Once the boot process has finished you’ll see something similar to the following line on the screen:

[talos] task loadConfig (1/1): talosctl apply-config --insecure --nodes <node ip> --cert-fingerprint '<cert fingerprint>' --interactive

On your administration machine, you can create the configuration file by issuing the following commands while substituting your chosen cluster name and endpoint.

talosctl gen config "<Cluster Name>" "https://<endpoint>:6443"

After creating the configuration files, you can load them onto the machines in your cluster by using

talosctl apply-config --insecure --nodes <node ip> --cert-fingerprint '<cert fingerprint>' --file <config.yaml>

Make sure to use the controlplane.yaml files for machines that will be used to orchestrate tasks, and worker.yaml for machine that will execute jobs and host containerized services

Now that we have configured our cluster, we need to configure our talosctl on the client that we will be using to connect to the cluster.

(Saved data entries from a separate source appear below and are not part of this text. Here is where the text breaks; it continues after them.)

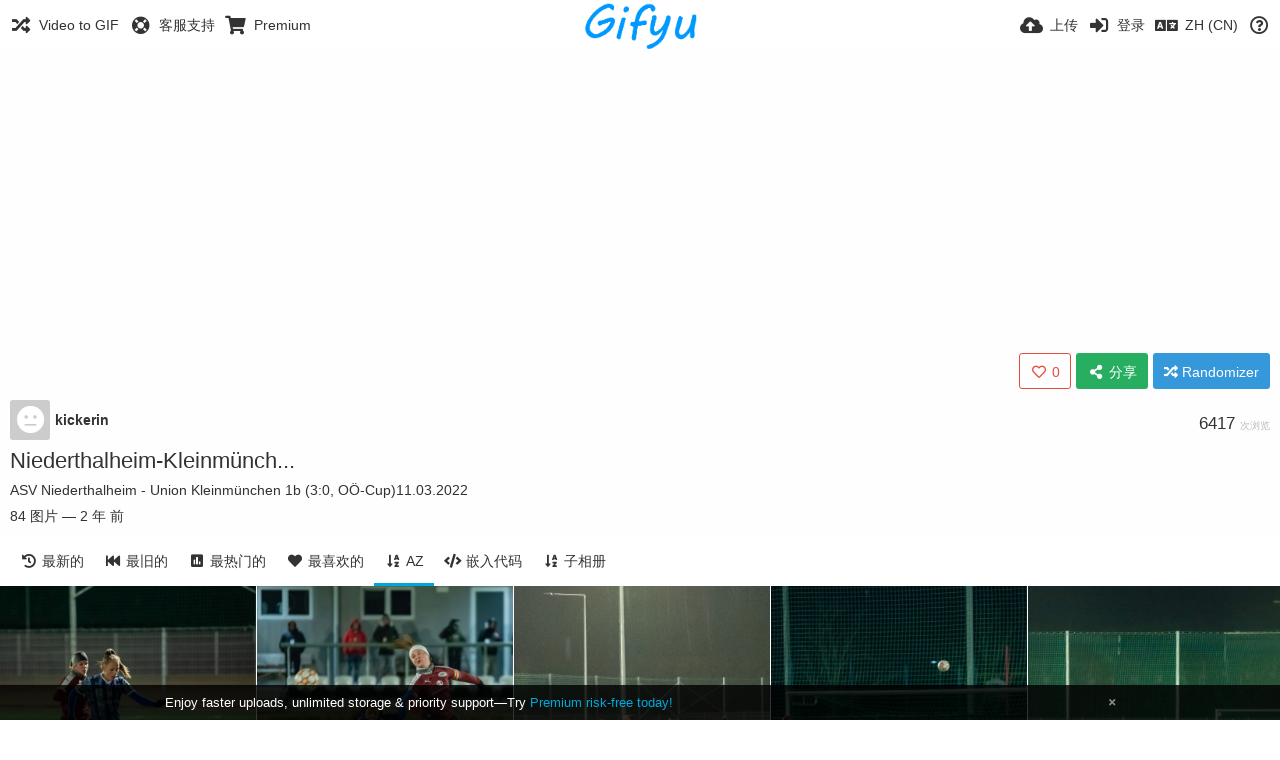

--- FILE ---
content_type: text/html; charset=utf-8
request_url: https://www.google.com/recaptcha/api2/aframe
body_size: 265
content:
<!DOCTYPE HTML><html><head><meta http-equiv="content-type" content="text/html; charset=UTF-8"></head><body><script nonce="WtXCpwxAW59c9B9OtvEVTA">/** Anti-fraud and anti-abuse applications only. See google.com/recaptcha */ try{var clients={'sodar':'https://pagead2.googlesyndication.com/pagead/sodar?'};window.addEventListener("message",function(a){try{if(a.source===window.parent){var b=JSON.parse(a.data);var c=clients[b['id']];if(c){var d=document.createElement('img');d.src=c+b['params']+'&rc='+(localStorage.getItem("rc::a")?sessionStorage.getItem("rc::b"):"");window.document.body.appendChild(d);sessionStorage.setItem("rc::e",parseInt(sessionStorage.getItem("rc::e")||0)+1);localStorage.setItem("rc::h",'1769347693075');}}}catch(b){}});window.parent.postMessage("_grecaptcha_ready", "*");}catch(b){}</script></body></html>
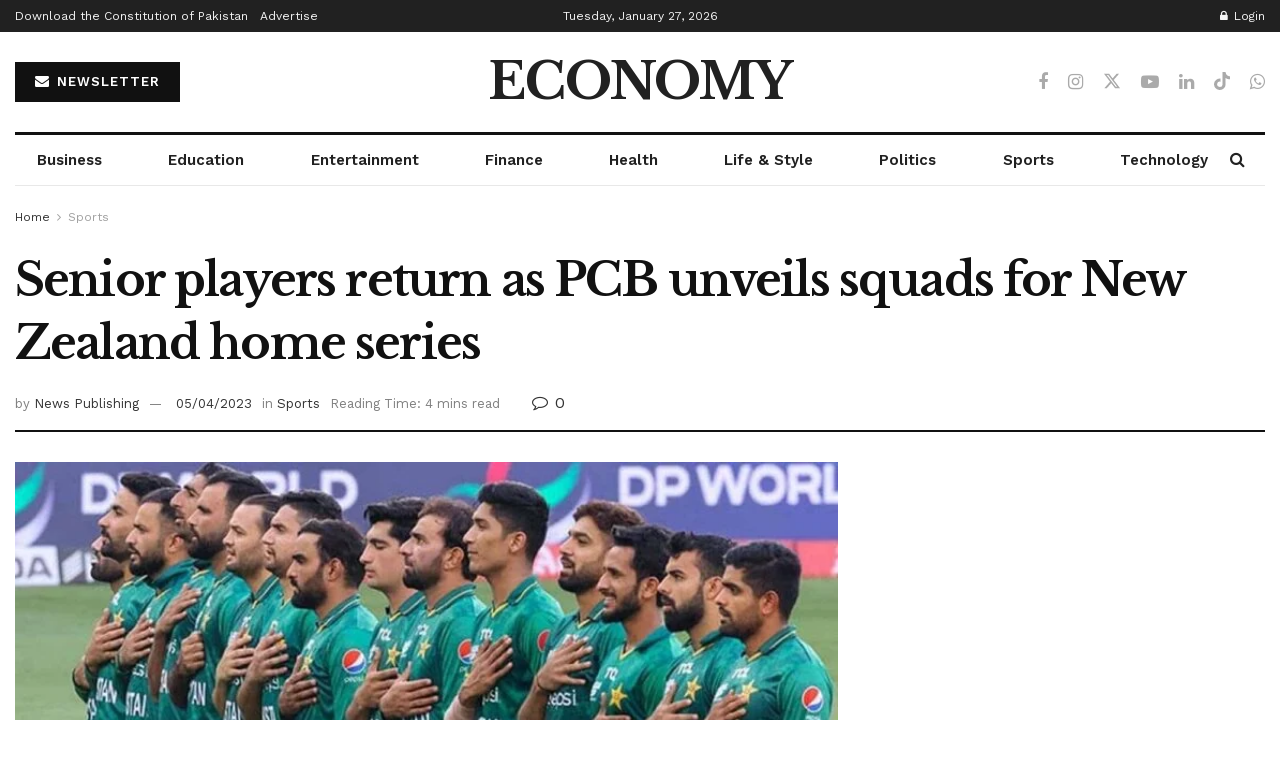

--- FILE ---
content_type: text/html; charset=utf-8
request_url: https://www.google.com/recaptcha/api2/aframe
body_size: 270
content:
<!DOCTYPE HTML><html><head><meta http-equiv="content-type" content="text/html; charset=UTF-8"></head><body><script nonce="FkGgdH_RFEmKGRn4YW4PTA">/** Anti-fraud and anti-abuse applications only. See google.com/recaptcha */ try{var clients={'sodar':'https://pagead2.googlesyndication.com/pagead/sodar?'};window.addEventListener("message",function(a){try{if(a.source===window.parent){var b=JSON.parse(a.data);var c=clients[b['id']];if(c){var d=document.createElement('img');d.src=c+b['params']+'&rc='+(localStorage.getItem("rc::a")?sessionStorage.getItem("rc::b"):"");window.document.body.appendChild(d);sessionStorage.setItem("rc::e",parseInt(sessionStorage.getItem("rc::e")||0)+1);localStorage.setItem("rc::h",'1769465281981');}}}catch(b){}});window.parent.postMessage("_grecaptcha_ready", "*");}catch(b){}</script></body></html>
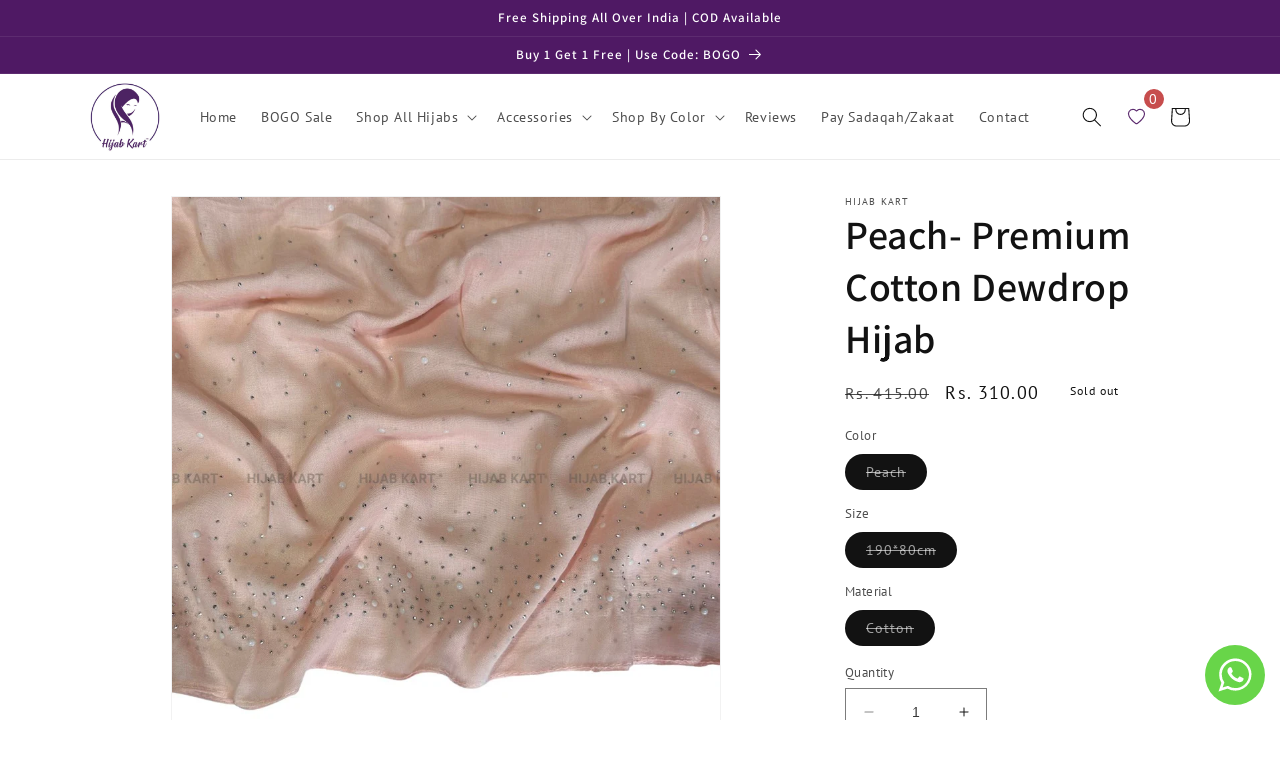

--- FILE ---
content_type: application/x-javascript; charset=utf-8
request_url: https://bundler.nice-team.net/app/shop/status/hijab-kart.myshopify.com.js?1768857936
body_size: -187
content:
var bundler_settings_updated='1716561307';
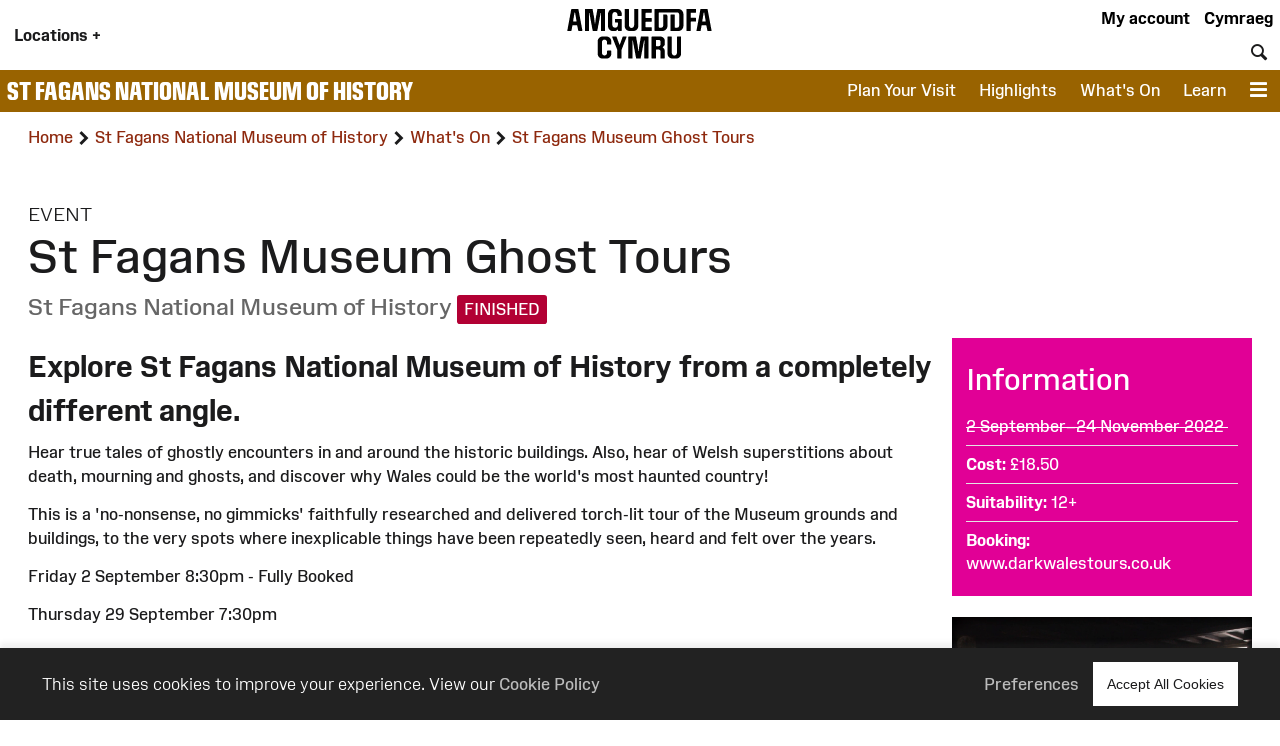

--- FILE ---
content_type: text/javascript;charset=UTF-8
request_url: https://museum.wales/javascript/Breadcrumbs/
body_size: 680
content:

import Block from "/javascript/Javascript:JSBlock/";

export default class Block_Breadcrumbs extends Block {

    constructor(js_id, args, strings) {

        super(js_id, args, strings);
        this.block_name = 'Breadcrumbs';

        this.base_items = this.args['items'];
        this.element = document.getElementById('breadcrumbs_menu')
    }

    update_with_string(str_menu) {
        this.element.innerHTML = str_menu;
    }

    update_with_array(items) {
        var str_menu = '';

        for (var i = 0; i < items.length; i++) {
            if (i > 0) str_menu += '&nbsp;&gt;&nbsp;';

            str_menu += '<a href="' + items[i]['link'] + '">' + items[i]['name'] + '</a>';
        }

        this.element.innerHTML = str_menu;
    };

    set_last_item(item) {
        var items = this.base_items.clone();

        if (item['name'] != '') {
            items.push(item);
        }

        this.update_with_array(items);
    }
}




--- FILE ---
content_type: text/javascript;charset=UTF-8
request_url: https://museum.wales/javascript/Analytics:GoogleAnalytics/
body_size: 1583
content:

import Block from "/javascript/Javascript:JSBlock/";

export default class Block_Analytics_GoogleAnalytics extends Block {

    constructor(js_id, args, strings) {

        super(js_id, args, strings);

        if (!this.args.analytics_key) {
            this.is_valid = false;
            return;
        }

        this.is_valid = true;
        this.analytics_key = this.args.analytics_key;

        this.reset_settings();
        gtag('consent', this.settings);

        // marketing cookies
        let setting_marketing = AmgueddfaCMS.get_cookie_preference('marketing');

        if (setting_marketing === true) {
            this.marketing_granted();
        }

        // analytics cookies
        let setting_analytics = AmgueddfaCMS.get_cookie_preference('analytics');

        if (setting_analytics === true) {
            this.analytics_granted();
        }

        // save consent
        this.apply_consent();
        gtag('config', this.analytics_key);
    }

    reset_settings() {

        this.settings = {
            'ad_user_data': 'denied',
            'ad_personalization': 'denied',
            'ad_storage': 'denied',
            'analytics_storage': 'denied'
        };
    }

    marketing_granted() {
        this.settings.ad_user_data = 'granted';
        this.settings.ad_personalization = 'granted';
        this.settings.ad_storage = 'granted';
    }

    analytics_granted() {
        this.settings.analytics_storage = 'granted';
    }

    update_consent(settings) {

        this.reset_settings();

        if (settings.marketing == true) {
            this.marketing_granted();
        }

        if (settings.analytics == true) {
            this.analytics_granted();
        }

        // save
        this.apply_consent();
    }

    apply_consent() {
        gtag('consent', 'update', this.settings);
    }
}


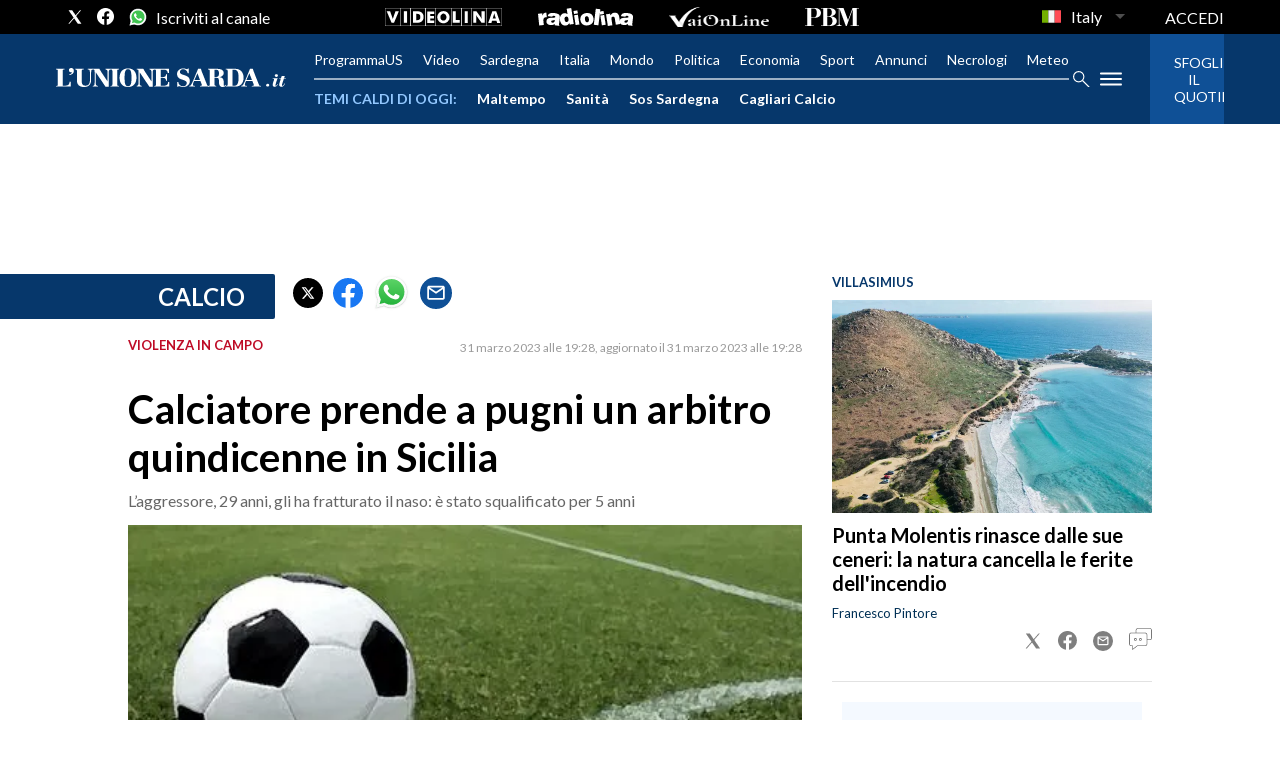

--- FILE ---
content_type: application/x-javascript;charset=utf-8
request_url: https://smetrics.rcsmetrics.it/id?d_visid_ver=5.4.0&d_fieldgroup=A&mcorgid=AA5673AE52E15B730A490D4C%40AdobeOrg&mid=91526107418910794121352853073954067283&ts=1768730162536
body_size: -41
content:
{"mid":"91526107418910794121352853073954067283"}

First we need to set the endpoints of our control plane machines. Make sure to substitute your control plane machine ip addresses in the field

talosctl --talosconfig=./talosconfig config endpoint <cp ip>

Next we want to set the default control plane node using the same IP as above

talosctl --talosconfig=./talosconfig config node 192.168.1.202

We can verify the addition of our node by using

talosctl --talosconfig=./talosconfig version

Notice that we needed to specify the configuration file to load the configuration. We can change our newly created config to the default configuration by using

talosctl config merge ./talosconfig

Once the configuration has been applied, we can get check that it was successful by requesting the kernel logs for our nodes

talosctl dmesg -f -n <node ip>

Next we will want to bootstrap kubernetes using the talosctl utility, specifying the control plane ip (this should only be done on one control plane server)

talosctl boostrap --nodes 192.168.1.202

This command will setup your etcd cluster, generate core assets, and launch the control plane components which we can begin to use to interface with the kubernetes cluster.

Next, we can transfer our talosctl config into our kubectl config using:

talosctl kubeconfig

finally, we can connect to our cluster and view the status of our nodes:

kubectl get nodes

Closing Thoughts

It is incredible how much configuration and tinkering is available to the administrator of a kubernetes cluster. This initial setup is all I have time for right now, but I hope to play around with the configuration and research harderning methods that I look forward to sharing here.